おまけ
結婚式を挙げた日の夜、ランスと庭にあるテーブルお茶を飲みながら月を見上げていた。
疲れていたけれど、興奮していて中々眠れず、外の風にあたることにしたのだ。
「綺麗な月だな」
「うん。そういえば以前、ランスとこんな風に月を眺めながらお茶したことがあったね」
あの時は、薬草畑を食い荒らす犯人を捜すために、ランスが寝ずの番をしていたのだった。
ちょうど今日と同じような満月だった。
「あの時俺は、ニーナにプロポーズしようと思ったんだ」
「え、そうなの!?」
「ああ。もう絶対に後悔したくなかったからな」
「それって……」
なんのこと、と聞こうと思ったらランスの手が私の頬に添えられるたので、心臓がドキリと跳ねた。
顔が近づいてきたので、目を閉じる。
ランスの息遣いが感じられたと思ったら、次の瞬間には深く唇が合わさっていた。
ワンワン! ワン!
口づけを終えてランスと見つめあっていたら、どこからか犬の鳴き声が聞こえてきた。
「わっ。ビックリした」
見れば足元に、綺麗な白銀の毛並みの犬がいた。
頭の先から尻尾の先まで合わせても1メートルないくらいの、小柄な犬だ。
「可愛い」
思わず手を伸ばしそうになると、ランスが間に入って止めた。
「ちょっと待て。こいつおかしいぞ」
「そうかな」
言われて気配を探ってみたら、確かになにかがおかしい。
最初は犬の気配だと思ったけど、気を付けてみたらなんだか神聖な気を放っているような……。
「なんだ、完全に犬に化けたのだが。よく分かったな」
「犬が喋った!?」
変わった毛の色以外は完全に犬なのに、その犬が突然喋り出したので驚いてしまう。
「俺には魔法は効かないからな。こいつ本当は体長2メートルくらいあるぞ」
「2メートルって……」
「毛の色は白銀。

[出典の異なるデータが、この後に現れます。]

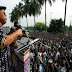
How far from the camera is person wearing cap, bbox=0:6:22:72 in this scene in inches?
43.1

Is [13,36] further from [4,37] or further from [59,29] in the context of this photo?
[59,29]

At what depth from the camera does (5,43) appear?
1094mm

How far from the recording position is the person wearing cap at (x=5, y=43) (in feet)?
3.59

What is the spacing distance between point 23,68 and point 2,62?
0.24 m

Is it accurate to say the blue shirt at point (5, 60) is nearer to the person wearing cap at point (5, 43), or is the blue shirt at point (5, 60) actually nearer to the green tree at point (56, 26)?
the person wearing cap at point (5, 43)

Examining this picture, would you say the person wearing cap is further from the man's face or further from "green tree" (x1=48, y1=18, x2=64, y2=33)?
"green tree" (x1=48, y1=18, x2=64, y2=33)

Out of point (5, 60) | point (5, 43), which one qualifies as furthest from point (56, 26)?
point (5, 43)

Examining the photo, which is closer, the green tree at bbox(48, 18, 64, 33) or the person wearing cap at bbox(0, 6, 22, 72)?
the person wearing cap at bbox(0, 6, 22, 72)

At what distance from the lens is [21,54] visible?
1.40 m

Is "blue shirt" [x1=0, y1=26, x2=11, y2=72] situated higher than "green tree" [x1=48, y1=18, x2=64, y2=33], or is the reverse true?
"blue shirt" [x1=0, y1=26, x2=11, y2=72]

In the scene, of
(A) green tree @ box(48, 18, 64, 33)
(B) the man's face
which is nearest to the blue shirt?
(B) the man's face

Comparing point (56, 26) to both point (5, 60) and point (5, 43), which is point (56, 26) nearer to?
point (5, 60)

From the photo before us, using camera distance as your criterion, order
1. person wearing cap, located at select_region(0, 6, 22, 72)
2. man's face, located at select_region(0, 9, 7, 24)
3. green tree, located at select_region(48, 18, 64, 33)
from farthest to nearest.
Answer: green tree, located at select_region(48, 18, 64, 33) → man's face, located at select_region(0, 9, 7, 24) → person wearing cap, located at select_region(0, 6, 22, 72)

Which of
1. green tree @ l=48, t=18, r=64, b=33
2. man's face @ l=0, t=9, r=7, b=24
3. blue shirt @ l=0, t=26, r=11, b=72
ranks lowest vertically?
green tree @ l=48, t=18, r=64, b=33
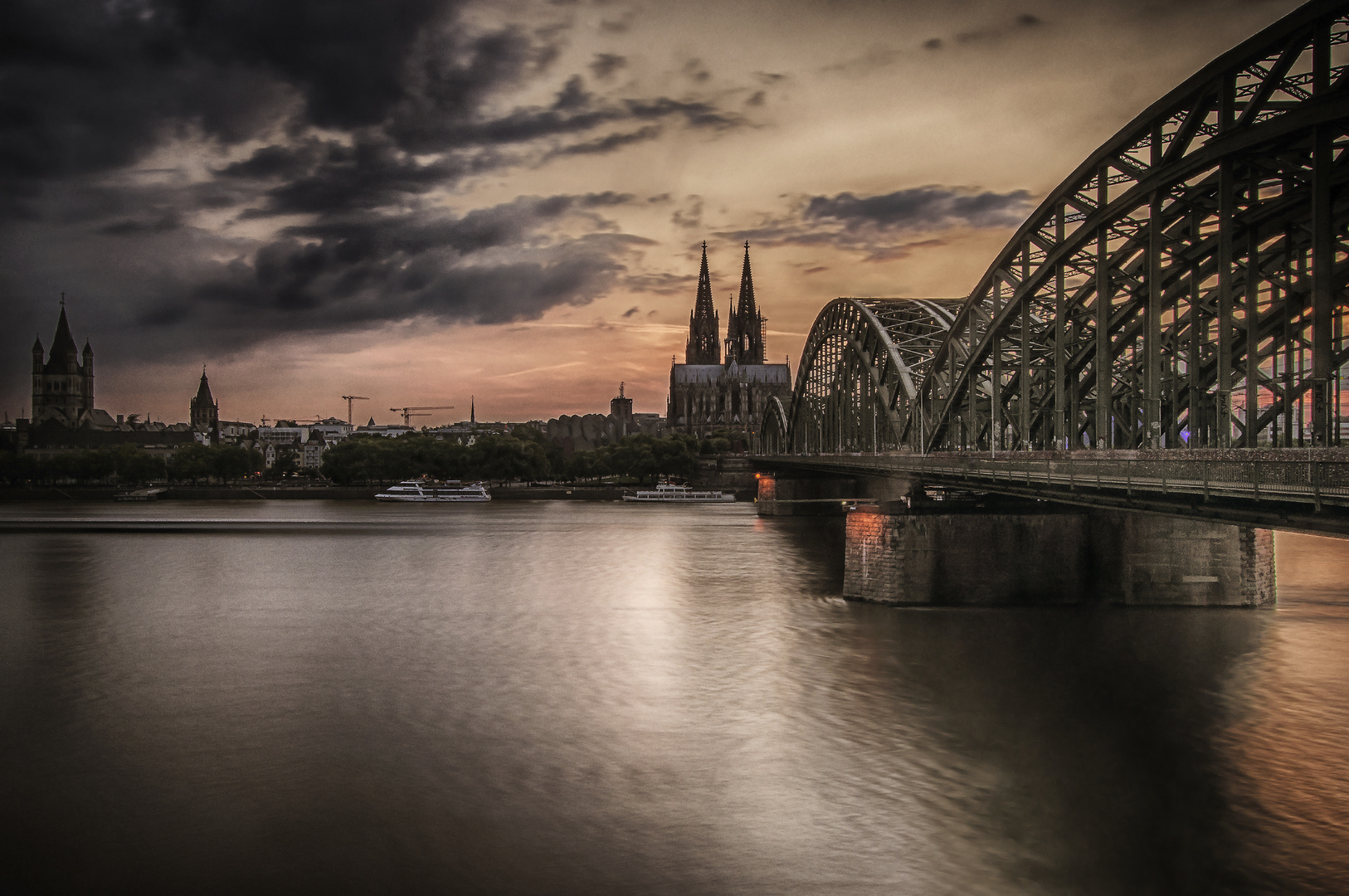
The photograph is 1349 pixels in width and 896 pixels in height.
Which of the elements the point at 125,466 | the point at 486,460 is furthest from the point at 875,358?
the point at 125,466

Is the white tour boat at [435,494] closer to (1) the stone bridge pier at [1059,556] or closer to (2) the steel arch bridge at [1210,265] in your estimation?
(2) the steel arch bridge at [1210,265]

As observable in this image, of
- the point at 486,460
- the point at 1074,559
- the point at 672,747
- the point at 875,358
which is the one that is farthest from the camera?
the point at 486,460

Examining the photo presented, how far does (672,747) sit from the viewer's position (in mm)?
20594

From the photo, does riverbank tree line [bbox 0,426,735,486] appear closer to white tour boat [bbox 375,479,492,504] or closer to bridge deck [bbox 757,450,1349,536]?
white tour boat [bbox 375,479,492,504]

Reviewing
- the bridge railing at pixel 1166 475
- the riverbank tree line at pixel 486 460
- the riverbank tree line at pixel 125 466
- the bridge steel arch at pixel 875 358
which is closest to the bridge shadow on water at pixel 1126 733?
the bridge railing at pixel 1166 475

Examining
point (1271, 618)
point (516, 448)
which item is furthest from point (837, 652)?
point (516, 448)

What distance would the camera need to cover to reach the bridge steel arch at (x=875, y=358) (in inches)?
2167

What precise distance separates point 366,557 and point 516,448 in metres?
68.8

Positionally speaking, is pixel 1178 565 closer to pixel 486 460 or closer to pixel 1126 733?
pixel 1126 733

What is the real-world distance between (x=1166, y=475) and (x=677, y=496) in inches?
3403

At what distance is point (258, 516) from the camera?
85688 millimetres

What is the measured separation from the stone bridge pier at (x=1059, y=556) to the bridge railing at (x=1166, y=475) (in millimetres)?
1558

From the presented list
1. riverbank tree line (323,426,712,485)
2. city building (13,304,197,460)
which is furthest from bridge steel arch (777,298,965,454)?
city building (13,304,197,460)

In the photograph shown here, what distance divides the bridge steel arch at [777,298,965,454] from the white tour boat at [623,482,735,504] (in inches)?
918
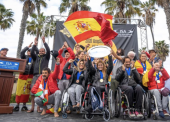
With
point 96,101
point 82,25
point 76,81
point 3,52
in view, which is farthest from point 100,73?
point 82,25

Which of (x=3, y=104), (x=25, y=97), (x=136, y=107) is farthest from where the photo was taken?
(x=25, y=97)

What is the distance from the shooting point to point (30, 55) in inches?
160

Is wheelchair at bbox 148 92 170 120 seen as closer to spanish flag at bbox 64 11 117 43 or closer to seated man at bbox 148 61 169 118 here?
seated man at bbox 148 61 169 118

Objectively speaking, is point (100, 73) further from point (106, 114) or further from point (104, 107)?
point (106, 114)

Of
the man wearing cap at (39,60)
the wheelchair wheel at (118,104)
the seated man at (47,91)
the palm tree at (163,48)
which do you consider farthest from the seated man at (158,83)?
the palm tree at (163,48)

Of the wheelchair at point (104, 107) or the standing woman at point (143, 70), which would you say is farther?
the standing woman at point (143, 70)

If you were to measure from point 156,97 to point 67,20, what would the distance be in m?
5.07

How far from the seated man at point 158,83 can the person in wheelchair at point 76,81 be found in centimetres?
143

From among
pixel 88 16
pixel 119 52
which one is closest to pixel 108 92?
pixel 119 52

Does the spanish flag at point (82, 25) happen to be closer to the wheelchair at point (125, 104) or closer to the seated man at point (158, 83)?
the seated man at point (158, 83)

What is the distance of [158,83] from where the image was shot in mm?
3215

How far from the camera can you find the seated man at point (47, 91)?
3121mm

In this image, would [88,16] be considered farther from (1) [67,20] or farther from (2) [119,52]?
(2) [119,52]

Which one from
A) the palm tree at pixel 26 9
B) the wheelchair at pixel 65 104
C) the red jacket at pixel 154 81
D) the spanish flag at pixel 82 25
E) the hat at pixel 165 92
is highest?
the palm tree at pixel 26 9
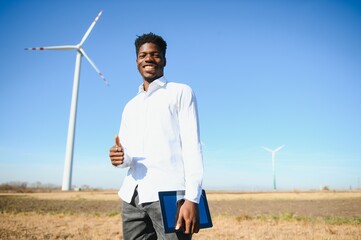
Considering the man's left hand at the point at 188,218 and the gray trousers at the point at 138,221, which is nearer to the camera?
the man's left hand at the point at 188,218

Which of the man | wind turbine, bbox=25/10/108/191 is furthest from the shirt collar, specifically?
wind turbine, bbox=25/10/108/191

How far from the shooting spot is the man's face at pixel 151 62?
2.94m

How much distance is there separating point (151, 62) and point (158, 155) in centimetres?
91

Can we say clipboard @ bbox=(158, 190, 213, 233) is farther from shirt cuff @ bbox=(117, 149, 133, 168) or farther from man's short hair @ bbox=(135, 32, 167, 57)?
man's short hair @ bbox=(135, 32, 167, 57)

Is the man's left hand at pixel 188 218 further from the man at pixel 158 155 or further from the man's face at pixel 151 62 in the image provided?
the man's face at pixel 151 62

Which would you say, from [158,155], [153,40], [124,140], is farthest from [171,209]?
[153,40]

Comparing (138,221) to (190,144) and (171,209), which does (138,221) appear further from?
(190,144)

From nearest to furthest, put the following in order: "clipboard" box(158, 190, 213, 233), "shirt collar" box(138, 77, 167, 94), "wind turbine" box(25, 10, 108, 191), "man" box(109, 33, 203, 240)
→ "clipboard" box(158, 190, 213, 233) < "man" box(109, 33, 203, 240) < "shirt collar" box(138, 77, 167, 94) < "wind turbine" box(25, 10, 108, 191)

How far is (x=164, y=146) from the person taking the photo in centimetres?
259

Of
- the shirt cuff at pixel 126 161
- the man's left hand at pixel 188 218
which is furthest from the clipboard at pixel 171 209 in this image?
the shirt cuff at pixel 126 161

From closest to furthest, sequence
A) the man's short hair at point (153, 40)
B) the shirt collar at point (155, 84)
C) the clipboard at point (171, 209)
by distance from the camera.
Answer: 1. the clipboard at point (171, 209)
2. the shirt collar at point (155, 84)
3. the man's short hair at point (153, 40)

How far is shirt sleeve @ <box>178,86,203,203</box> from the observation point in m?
2.41

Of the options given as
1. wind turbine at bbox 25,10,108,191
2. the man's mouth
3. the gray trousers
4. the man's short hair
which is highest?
wind turbine at bbox 25,10,108,191

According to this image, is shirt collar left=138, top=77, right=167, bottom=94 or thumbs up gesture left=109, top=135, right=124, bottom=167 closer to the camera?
thumbs up gesture left=109, top=135, right=124, bottom=167
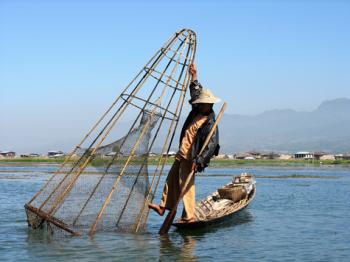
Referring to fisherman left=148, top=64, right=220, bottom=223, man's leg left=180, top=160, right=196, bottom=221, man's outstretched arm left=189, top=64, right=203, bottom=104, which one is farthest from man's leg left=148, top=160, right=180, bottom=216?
man's outstretched arm left=189, top=64, right=203, bottom=104

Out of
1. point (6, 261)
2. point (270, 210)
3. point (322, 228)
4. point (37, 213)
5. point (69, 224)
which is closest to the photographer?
→ point (6, 261)

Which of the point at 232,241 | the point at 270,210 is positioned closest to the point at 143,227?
the point at 232,241

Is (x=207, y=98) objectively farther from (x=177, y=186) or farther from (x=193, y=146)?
(x=177, y=186)

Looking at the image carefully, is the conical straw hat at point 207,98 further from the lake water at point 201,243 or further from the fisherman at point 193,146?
the lake water at point 201,243

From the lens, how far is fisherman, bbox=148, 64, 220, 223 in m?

本来の姿は狼……フェンリルか」
白銀で2メートルのフェンリルってそれは……。
「守護聖獣様!? どうなさったのですか」
思わぬ正体に動揺する。
「どうしたもこうしたもない。ニーナ、最近はなぜ薬草畑を作っていなかったのか」
「それは……契約の儀式のために大神殿にいましたので」
「まだ体が本調子ではないのだ。早く作るがいい」
「は、はい。分かりました」
「完全に身体が癒えるまで、私はここに滞在することにするからな。この姿なら問題なかろう。新たな主も、この近くに住んでいるようだし」
「え……と……」
「断る。新婚なので、遠慮してくれ」
迷っていたら、ランスがきっぱりと断ってしまう。
「薬草だけ食べにこい」
「ふん。なんとでも言うが良い。この国で私がいてはいけない場所などないのだ」
この二人? なんだかあまり相性がよくなさそうだ。
「でもちょっと、白い犬を飼うの、夢だったかも」
ランスと二人で暮らす素敵な家に、白い可愛い犬。ちょっといいかもしれない。
「……この私を犬扱いだと?」
「いや、あなたが犬に化けているんでしょ」
そんな二人の掛け合いを聞いていたら、これから楽しい新生活が始まりそうな予感がした。